6. Administrative and legal complexities would be a nightmare; insurance costs would skyrocket:
As stated, implementing a healthcare coverage system based on past lifestyle choices would introduce significant administrative complexities and legal challenges. Determining eligibility, managing disputes, and addressing privacy concerns would require extensive resources and could divert attention and resources away from providing essential healthcare services.
If provincial healthcare will not cover treatment for your skin cancer, try signing up for private healthcare insurance. Insurance companies, only too glad to lend a hand to the uncover-able, would hike their insurance rates to the moon. Note to the wise: Don't get found out for your past sins: In a tattletale culture, you must keep mum on your medical history. Policies based on we-know-what-you-did-last-summer would attack equality, fairness, and accessibility, and decimate the principles which underpin Canada's universal healthcare system and give profitable insurance companies utter pleasure as they rub together their Scrooge-y fingers. If, from protected Canada, you travel to other countries and you're old or have a traceable "pre-existing condition" but of course you'll need extra insurance coverage: Ha! You'll soon get what I mean about enormous insurance costs.
Instead of punitive measures, efforts should be directed at promoting education, encouraging preventative measures (starting today), and giving equitable access to all citizens within the healthcare system. By focusing on collaboration, education, analysis, and research, Canada can achieve the goal of having a (mostly) healthy, contented populace. There is no good reason to resort to blatant discrimination in the hope of saving the system some money, which, when all is said and done, might only cost taxpayers more in legal bills when the government is sued, as it surely would be.

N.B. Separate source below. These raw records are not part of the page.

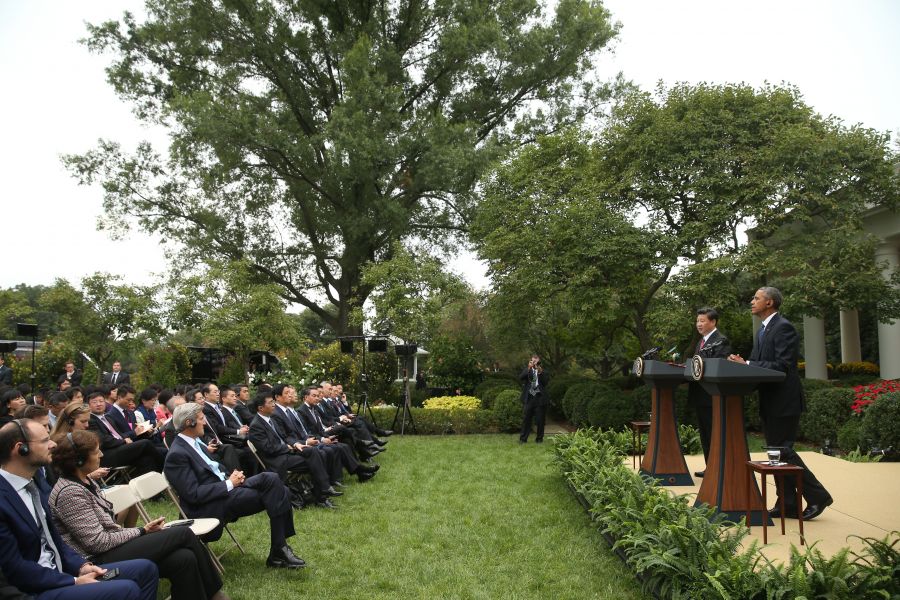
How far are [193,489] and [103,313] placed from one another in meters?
14.3

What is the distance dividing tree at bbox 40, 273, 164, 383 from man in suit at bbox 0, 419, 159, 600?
15.1 metres

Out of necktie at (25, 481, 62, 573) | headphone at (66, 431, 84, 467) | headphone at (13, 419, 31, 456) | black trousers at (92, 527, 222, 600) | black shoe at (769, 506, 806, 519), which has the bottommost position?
black trousers at (92, 527, 222, 600)

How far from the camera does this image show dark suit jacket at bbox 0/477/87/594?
3.28 meters

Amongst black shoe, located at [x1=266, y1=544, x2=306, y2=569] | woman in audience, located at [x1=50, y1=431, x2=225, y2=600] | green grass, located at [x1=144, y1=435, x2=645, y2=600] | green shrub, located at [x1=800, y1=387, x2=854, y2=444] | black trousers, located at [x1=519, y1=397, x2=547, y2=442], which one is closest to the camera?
woman in audience, located at [x1=50, y1=431, x2=225, y2=600]

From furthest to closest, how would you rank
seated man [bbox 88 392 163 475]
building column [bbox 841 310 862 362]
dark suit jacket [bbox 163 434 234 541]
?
1. building column [bbox 841 310 862 362]
2. seated man [bbox 88 392 163 475]
3. dark suit jacket [bbox 163 434 234 541]

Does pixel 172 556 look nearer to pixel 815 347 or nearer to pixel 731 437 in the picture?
pixel 731 437

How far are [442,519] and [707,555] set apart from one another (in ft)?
12.0

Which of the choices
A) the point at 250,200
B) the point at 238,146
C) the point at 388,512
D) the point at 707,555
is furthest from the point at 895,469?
the point at 250,200

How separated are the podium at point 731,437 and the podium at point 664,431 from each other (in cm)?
159

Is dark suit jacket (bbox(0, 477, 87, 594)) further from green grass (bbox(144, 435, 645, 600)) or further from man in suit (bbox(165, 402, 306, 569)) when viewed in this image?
man in suit (bbox(165, 402, 306, 569))

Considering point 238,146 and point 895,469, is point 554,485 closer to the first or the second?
point 895,469

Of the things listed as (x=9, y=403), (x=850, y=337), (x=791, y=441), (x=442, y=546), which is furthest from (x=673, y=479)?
(x=850, y=337)

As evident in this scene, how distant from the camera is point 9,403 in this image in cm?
820

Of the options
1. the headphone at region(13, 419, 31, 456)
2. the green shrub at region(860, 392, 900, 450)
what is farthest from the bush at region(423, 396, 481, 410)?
the headphone at region(13, 419, 31, 456)
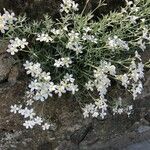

6. Snitching would be a dangerous social route
Using past lifestyle choices to regulate Canada's healthcare funding is a fool's metric. Once we start sliding down the nightmare slope of determining a person's just dessert, it's all over for us. There will be eager bureaucrats, and some doctors, who will accept the challenge. Snitches walk among us. To try to save a doubtful buck in healthcare services, they will not be able to stop themselves from hunting us down. Social media will find more victims to shame; but in the days of the snitch, the victims won't get paid medical treatment. An unhappy country would be the inevitable outcome.